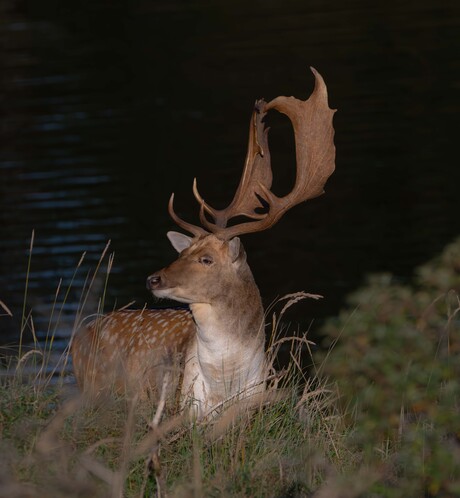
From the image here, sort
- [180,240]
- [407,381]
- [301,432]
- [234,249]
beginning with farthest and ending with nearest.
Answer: [180,240], [234,249], [301,432], [407,381]

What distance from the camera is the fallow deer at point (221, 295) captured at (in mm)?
6559

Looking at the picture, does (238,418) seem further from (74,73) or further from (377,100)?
(74,73)

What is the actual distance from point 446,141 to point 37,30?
15.6m

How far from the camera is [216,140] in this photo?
16.8 meters

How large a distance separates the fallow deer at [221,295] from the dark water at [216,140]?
1.43 feet

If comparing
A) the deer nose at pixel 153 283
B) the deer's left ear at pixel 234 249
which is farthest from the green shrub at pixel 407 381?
the deer nose at pixel 153 283

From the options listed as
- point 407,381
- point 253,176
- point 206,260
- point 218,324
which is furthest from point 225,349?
point 407,381

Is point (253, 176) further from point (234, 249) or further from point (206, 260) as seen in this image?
point (206, 260)

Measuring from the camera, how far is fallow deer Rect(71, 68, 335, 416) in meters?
6.56

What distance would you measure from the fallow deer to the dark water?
1.43 feet

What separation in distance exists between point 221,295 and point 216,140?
10.3m

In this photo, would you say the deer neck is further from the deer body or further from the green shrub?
the green shrub

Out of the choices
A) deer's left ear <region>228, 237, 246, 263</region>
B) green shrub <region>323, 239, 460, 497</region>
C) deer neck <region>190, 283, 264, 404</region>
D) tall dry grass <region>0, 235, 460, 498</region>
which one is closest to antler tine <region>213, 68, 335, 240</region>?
deer's left ear <region>228, 237, 246, 263</region>

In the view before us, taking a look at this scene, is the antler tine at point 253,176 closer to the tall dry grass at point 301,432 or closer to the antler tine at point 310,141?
the antler tine at point 310,141
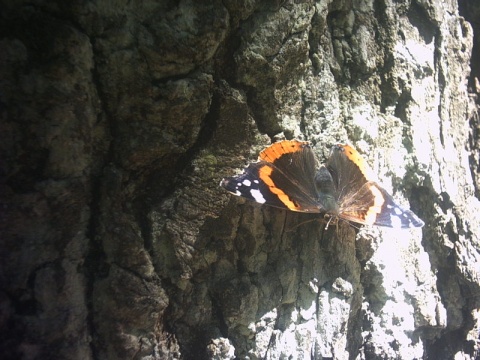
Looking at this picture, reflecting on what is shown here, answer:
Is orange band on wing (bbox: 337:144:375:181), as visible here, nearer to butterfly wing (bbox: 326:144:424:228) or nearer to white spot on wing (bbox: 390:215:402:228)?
butterfly wing (bbox: 326:144:424:228)

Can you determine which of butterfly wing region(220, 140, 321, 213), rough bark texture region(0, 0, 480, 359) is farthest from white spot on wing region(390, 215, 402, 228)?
butterfly wing region(220, 140, 321, 213)

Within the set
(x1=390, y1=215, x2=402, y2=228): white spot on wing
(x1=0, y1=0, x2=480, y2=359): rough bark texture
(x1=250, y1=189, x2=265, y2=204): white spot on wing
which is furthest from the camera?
(x1=390, y1=215, x2=402, y2=228): white spot on wing

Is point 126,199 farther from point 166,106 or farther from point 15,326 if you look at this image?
point 15,326

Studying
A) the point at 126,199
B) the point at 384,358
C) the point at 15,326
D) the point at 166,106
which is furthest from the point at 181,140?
the point at 384,358

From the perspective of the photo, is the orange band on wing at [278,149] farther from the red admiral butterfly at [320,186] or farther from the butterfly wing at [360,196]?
the butterfly wing at [360,196]

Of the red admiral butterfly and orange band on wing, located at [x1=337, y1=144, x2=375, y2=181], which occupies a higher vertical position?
orange band on wing, located at [x1=337, y1=144, x2=375, y2=181]

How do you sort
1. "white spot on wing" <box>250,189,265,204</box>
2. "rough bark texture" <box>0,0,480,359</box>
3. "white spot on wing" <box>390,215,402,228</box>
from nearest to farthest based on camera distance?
1. "rough bark texture" <box>0,0,480,359</box>
2. "white spot on wing" <box>250,189,265,204</box>
3. "white spot on wing" <box>390,215,402,228</box>

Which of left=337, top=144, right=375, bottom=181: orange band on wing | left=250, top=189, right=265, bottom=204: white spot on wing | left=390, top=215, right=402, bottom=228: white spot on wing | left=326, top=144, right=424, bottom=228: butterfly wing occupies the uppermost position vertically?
left=337, top=144, right=375, bottom=181: orange band on wing

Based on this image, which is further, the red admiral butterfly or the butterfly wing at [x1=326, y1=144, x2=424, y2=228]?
the butterfly wing at [x1=326, y1=144, x2=424, y2=228]

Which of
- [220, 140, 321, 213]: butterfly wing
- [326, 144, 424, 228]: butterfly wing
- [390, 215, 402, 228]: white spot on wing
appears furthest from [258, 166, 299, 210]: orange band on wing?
[390, 215, 402, 228]: white spot on wing
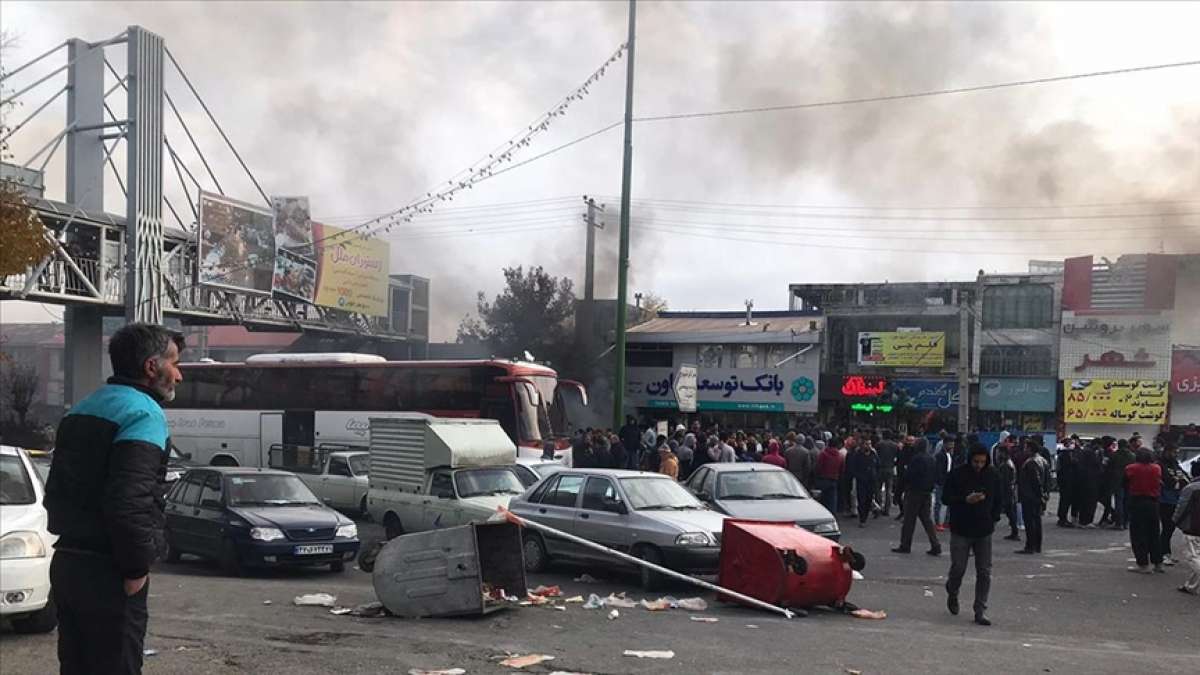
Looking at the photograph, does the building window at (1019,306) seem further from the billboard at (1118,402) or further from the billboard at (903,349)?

--

Rewrite all of the items above with every occurrence of "fallow deer" replaced by "red deer", keeping everything else unchanged. Leave the pictures out of your version.

- Answer
From the image here, sort
- [180,240]
- [407,381]
- [301,432]
- [234,249]
beginning with farthest and ending with nearest.
Answer: [180,240], [234,249], [301,432], [407,381]

What distance from the camera is the red deer at point (221, 295) captured at (in mm)?
6559

Looking at the picture, does (238,418) seem further from (74,73) or further from (377,100)?
(74,73)

What is the actual distance from point 446,141 to point 37,30?
15.6m

How far from the camera is [216,140] in this photo?
16.8 meters

How large a distance separates the red deer at [221,295] from the dark water at [216,140]?
1.43 feet

If comparing
A) the deer nose at pixel 153 283
B) the deer's left ear at pixel 234 249
which is farthest from the green shrub at pixel 407 381?
the deer nose at pixel 153 283

From the options listed as
- point 407,381
- point 253,176
- point 206,260
- point 218,324
which is furthest from point 225,349?
point 407,381

Is point (253, 176) further from point (234, 249) or further from point (206, 260) as seen in this image?
point (206, 260)

Measuring from the camera, how far is red deer Rect(71, 68, 335, 416) in meters?
6.56

What distance would you measure from the red deer to the dark water?
1.43 feet

What separation in distance exists between point 221,295 and point 216,140?
10.3m

In this photo, would you say the deer neck is further from the deer body or further from the green shrub?
the green shrub

Out of the choices
A) deer's left ear <region>228, 237, 246, 263</region>
B) green shrub <region>323, 239, 460, 497</region>
C) deer neck <region>190, 283, 264, 404</region>
D) tall dry grass <region>0, 235, 460, 498</region>
which one is closest to antler tine <region>213, 68, 335, 240</region>?
deer's left ear <region>228, 237, 246, 263</region>

In the view before us, taking a look at this scene, is the antler tine at point 253,176 closer to the tall dry grass at point 301,432 or closer to the antler tine at point 310,141?
the antler tine at point 310,141
Looking at this picture, reflecting on what is shown here, answer:
Is orange band on wing (bbox: 337:144:375:181), as visible here, nearer to butterfly wing (bbox: 326:144:424:228) or nearer to white spot on wing (bbox: 390:215:402:228)?
butterfly wing (bbox: 326:144:424:228)

Can you determine which of butterfly wing region(220, 140, 321, 213), rough bark texture region(0, 0, 480, 359) is farthest from white spot on wing region(390, 215, 402, 228)?
butterfly wing region(220, 140, 321, 213)

Within the set
(x1=390, y1=215, x2=402, y2=228): white spot on wing
(x1=0, y1=0, x2=480, y2=359): rough bark texture
(x1=250, y1=189, x2=265, y2=204): white spot on wing
which is furthest from the camera?
(x1=390, y1=215, x2=402, y2=228): white spot on wing

Is point 126,199 farther from point 166,106 or farther from point 15,326 if you look at this image?
point 15,326

Studying
A) the point at 126,199
B) the point at 384,358
C) the point at 15,326
D) the point at 166,106
which is furthest from the point at 181,140?
the point at 384,358

From the perspective of the photo, is the orange band on wing at [278,149] farther from the red admiral butterfly at [320,186] or farther from the butterfly wing at [360,196]?
the butterfly wing at [360,196]

Of the red admiral butterfly and orange band on wing, located at [x1=337, y1=144, x2=375, y2=181], which occupies a higher vertical position?
orange band on wing, located at [x1=337, y1=144, x2=375, y2=181]

How do you sort
1. "white spot on wing" <box>250,189,265,204</box>
2. "rough bark texture" <box>0,0,480,359</box>
3. "white spot on wing" <box>390,215,402,228</box>
from nearest to farthest based on camera distance?
1. "rough bark texture" <box>0,0,480,359</box>
2. "white spot on wing" <box>250,189,265,204</box>
3. "white spot on wing" <box>390,215,402,228</box>

Which of left=337, top=144, right=375, bottom=181: orange band on wing | left=250, top=189, right=265, bottom=204: white spot on wing | left=390, top=215, right=402, bottom=228: white spot on wing | left=326, top=144, right=424, bottom=228: butterfly wing occupies the uppermost position vertically?
left=337, top=144, right=375, bottom=181: orange band on wing

Based on this image, which is further, the red admiral butterfly or the butterfly wing at [x1=326, y1=144, x2=424, y2=228]?
the butterfly wing at [x1=326, y1=144, x2=424, y2=228]

Which of
- [220, 140, 321, 213]: butterfly wing
- [326, 144, 424, 228]: butterfly wing
- [390, 215, 402, 228]: white spot on wing
appears furthest from [258, 166, 299, 210]: orange band on wing?
[390, 215, 402, 228]: white spot on wing
Looking at the photograph, does the building window at (1019,306) seem further from the billboard at (1118,402) or further from the billboard at (903,349)?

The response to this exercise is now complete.